Bearbeite den Text über das Vaterwerden, indem du ihn beginnend mit "Mein Coming-out: Ich" und weiter bis "andeutet, mich anzusehen." wiedergibst und dabei "Papa" durch "Vater" ersetzt.

- _Auszug_:

○ ○ ○ ○

Mein Coming-out: Ich bin süchtig

Nie hätte ich gedacht, es könnte mich selbst treffen. Schon gar nicht mit dieser Wucht. Wie sehr habe ich andere Jung-Väter in der Vergangenheit belächelt, die unzählige Fotos von ihren Kindern herzeigten, ohne dass sie sich auch nur ansatzweise unterscheiden. Die über jede neue Bewegung oder Mimik ihres Nachwuchs stundenlang erzählen können. Ich bin seit ein paar Tagen Papa. Und ich bin jetzt selbst so. Daher hier und jetzt mein persönliches Coming-out: Ja, ich bin süchtig. Ja, ich, der selbsternannte stahlharte Mann, bin weich gekocht. Süchtig danach, meinen kleinen Sohn im Arm zu halten und ihn zu umsorgen. Und ich schmelze dahin, wenn mein kleiner Bub auch nur kurz andeutet, mich anzusehen.

○ ○ ○ ○

(Einige Einträge)
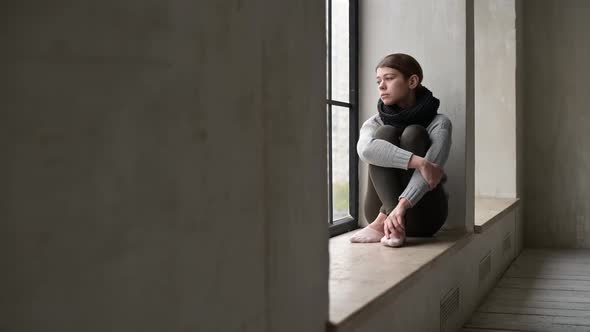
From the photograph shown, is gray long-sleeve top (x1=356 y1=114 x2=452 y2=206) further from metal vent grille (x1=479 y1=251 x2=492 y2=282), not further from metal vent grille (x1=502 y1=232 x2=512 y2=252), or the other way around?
metal vent grille (x1=502 y1=232 x2=512 y2=252)

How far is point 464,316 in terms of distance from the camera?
3.00m

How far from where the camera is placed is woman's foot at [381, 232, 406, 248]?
A: 2631 mm

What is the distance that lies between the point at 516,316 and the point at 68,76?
2.76 meters

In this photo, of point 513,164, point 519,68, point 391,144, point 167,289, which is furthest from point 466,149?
point 167,289

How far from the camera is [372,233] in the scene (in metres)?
2.79

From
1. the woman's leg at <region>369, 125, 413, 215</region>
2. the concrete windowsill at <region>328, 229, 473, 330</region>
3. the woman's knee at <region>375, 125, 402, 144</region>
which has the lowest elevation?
the concrete windowsill at <region>328, 229, 473, 330</region>

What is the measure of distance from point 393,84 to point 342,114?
17.6 inches

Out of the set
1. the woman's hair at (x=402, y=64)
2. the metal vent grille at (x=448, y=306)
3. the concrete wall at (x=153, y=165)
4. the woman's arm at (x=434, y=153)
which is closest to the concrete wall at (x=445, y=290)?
the metal vent grille at (x=448, y=306)

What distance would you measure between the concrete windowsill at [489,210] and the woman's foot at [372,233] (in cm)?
76

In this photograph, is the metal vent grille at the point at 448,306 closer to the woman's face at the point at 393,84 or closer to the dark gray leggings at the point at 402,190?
the dark gray leggings at the point at 402,190

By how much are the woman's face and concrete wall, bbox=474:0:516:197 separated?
2156 mm

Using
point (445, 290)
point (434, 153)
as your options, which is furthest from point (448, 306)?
point (434, 153)

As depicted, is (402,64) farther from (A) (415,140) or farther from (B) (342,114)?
(B) (342,114)

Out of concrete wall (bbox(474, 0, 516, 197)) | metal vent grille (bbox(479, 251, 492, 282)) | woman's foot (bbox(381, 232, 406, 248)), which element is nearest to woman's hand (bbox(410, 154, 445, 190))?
woman's foot (bbox(381, 232, 406, 248))
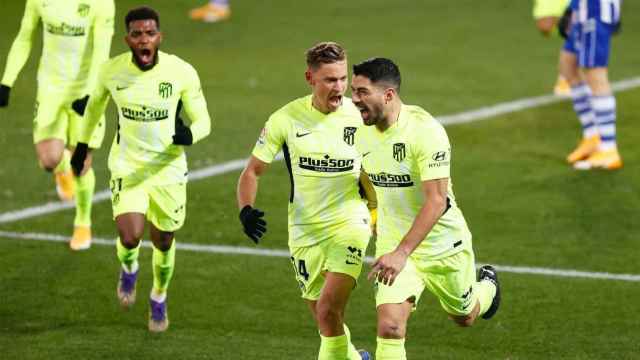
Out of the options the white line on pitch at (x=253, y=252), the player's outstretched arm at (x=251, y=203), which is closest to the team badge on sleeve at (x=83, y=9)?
the white line on pitch at (x=253, y=252)

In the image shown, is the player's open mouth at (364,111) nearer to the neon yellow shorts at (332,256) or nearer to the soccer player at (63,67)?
the neon yellow shorts at (332,256)

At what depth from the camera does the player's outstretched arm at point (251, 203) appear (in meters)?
10.4

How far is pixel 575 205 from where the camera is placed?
653 inches

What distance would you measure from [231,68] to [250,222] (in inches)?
518

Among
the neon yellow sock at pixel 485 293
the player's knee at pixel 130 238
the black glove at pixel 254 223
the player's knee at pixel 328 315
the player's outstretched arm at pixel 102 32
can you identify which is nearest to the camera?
the black glove at pixel 254 223

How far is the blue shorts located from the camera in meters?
17.8

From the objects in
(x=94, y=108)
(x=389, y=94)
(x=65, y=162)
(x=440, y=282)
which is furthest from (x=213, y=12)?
(x=389, y=94)

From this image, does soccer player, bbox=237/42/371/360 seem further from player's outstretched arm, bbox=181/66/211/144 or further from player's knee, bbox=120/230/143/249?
player's knee, bbox=120/230/143/249

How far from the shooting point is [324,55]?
10469mm

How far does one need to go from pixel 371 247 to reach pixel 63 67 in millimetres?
3405

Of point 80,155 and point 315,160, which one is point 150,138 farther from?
point 315,160

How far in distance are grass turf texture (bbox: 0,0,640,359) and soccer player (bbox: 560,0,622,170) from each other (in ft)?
1.02

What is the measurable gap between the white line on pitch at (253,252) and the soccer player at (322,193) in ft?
12.2

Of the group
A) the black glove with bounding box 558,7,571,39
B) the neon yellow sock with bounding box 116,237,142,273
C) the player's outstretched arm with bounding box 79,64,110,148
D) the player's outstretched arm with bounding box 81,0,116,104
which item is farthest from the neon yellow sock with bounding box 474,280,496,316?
the black glove with bounding box 558,7,571,39
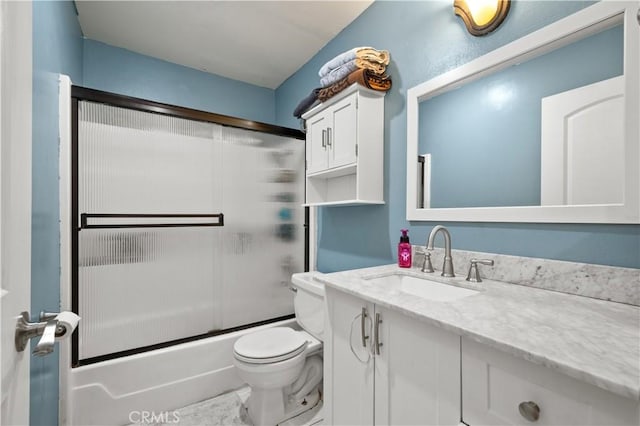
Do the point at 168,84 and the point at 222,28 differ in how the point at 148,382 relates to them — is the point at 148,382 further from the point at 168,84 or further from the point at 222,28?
the point at 222,28

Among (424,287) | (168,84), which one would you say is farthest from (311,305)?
(168,84)

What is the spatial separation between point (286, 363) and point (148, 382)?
89 centimetres

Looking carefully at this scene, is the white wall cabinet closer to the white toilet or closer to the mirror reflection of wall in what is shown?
the mirror reflection of wall

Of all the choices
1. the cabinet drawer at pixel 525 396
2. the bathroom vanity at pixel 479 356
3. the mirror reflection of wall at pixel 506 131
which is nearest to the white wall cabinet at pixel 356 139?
the mirror reflection of wall at pixel 506 131

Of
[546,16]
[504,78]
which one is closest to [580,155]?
[504,78]

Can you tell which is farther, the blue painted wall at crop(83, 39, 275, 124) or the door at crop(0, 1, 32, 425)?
the blue painted wall at crop(83, 39, 275, 124)

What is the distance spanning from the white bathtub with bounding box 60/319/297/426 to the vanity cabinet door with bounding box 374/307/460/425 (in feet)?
4.24

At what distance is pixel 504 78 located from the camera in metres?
1.16

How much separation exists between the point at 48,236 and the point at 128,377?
946 mm

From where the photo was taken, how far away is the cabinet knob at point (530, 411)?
22.7 inches

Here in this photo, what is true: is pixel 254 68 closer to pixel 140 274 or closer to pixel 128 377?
pixel 140 274

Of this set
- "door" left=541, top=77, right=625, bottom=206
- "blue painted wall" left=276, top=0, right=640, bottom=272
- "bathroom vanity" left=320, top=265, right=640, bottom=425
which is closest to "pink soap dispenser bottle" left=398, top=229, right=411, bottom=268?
"blue painted wall" left=276, top=0, right=640, bottom=272

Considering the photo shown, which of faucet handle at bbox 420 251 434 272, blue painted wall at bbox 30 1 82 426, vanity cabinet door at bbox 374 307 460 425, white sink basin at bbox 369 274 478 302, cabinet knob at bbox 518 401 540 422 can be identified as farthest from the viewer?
faucet handle at bbox 420 251 434 272

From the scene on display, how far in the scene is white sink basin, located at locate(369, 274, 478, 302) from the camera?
112cm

○ ○ ○ ○

- _Lösung der Aufgabe_:
Mein Coming-out: Ich bin süchtig

Nie hätte ich gedacht, es könnte mich selbst treffen. Schon gar nicht mit dieser Wucht. Wie sehr habe ich andere Jung-Väter in der Vergangenheit belächelt, die unzählige Fotos von ihren Kindern herzeigten, ohne dass sie sich auch nur ansatzweise unterscheiden. Die über jede neue Bewegung oder Mimik ihres Nachwuchs stundenlang erzählen können. Ich bin seit ein paar Tagen Vater. Und ich bin jetzt selbst so. Daher hier und jetzt mein persönliches Coming-out: Ja, ich bin süchtig. Ja, ich, der selbsternannte stahlharte Mann, bin weich gekocht. Süchtig danach, meinen kleinen Sohn im Arm zu halten und ihn zu umsorgen. Und ich schmelze dahin, wenn mein kleiner Bub auch nur kurz andeutet, mich anzusehen.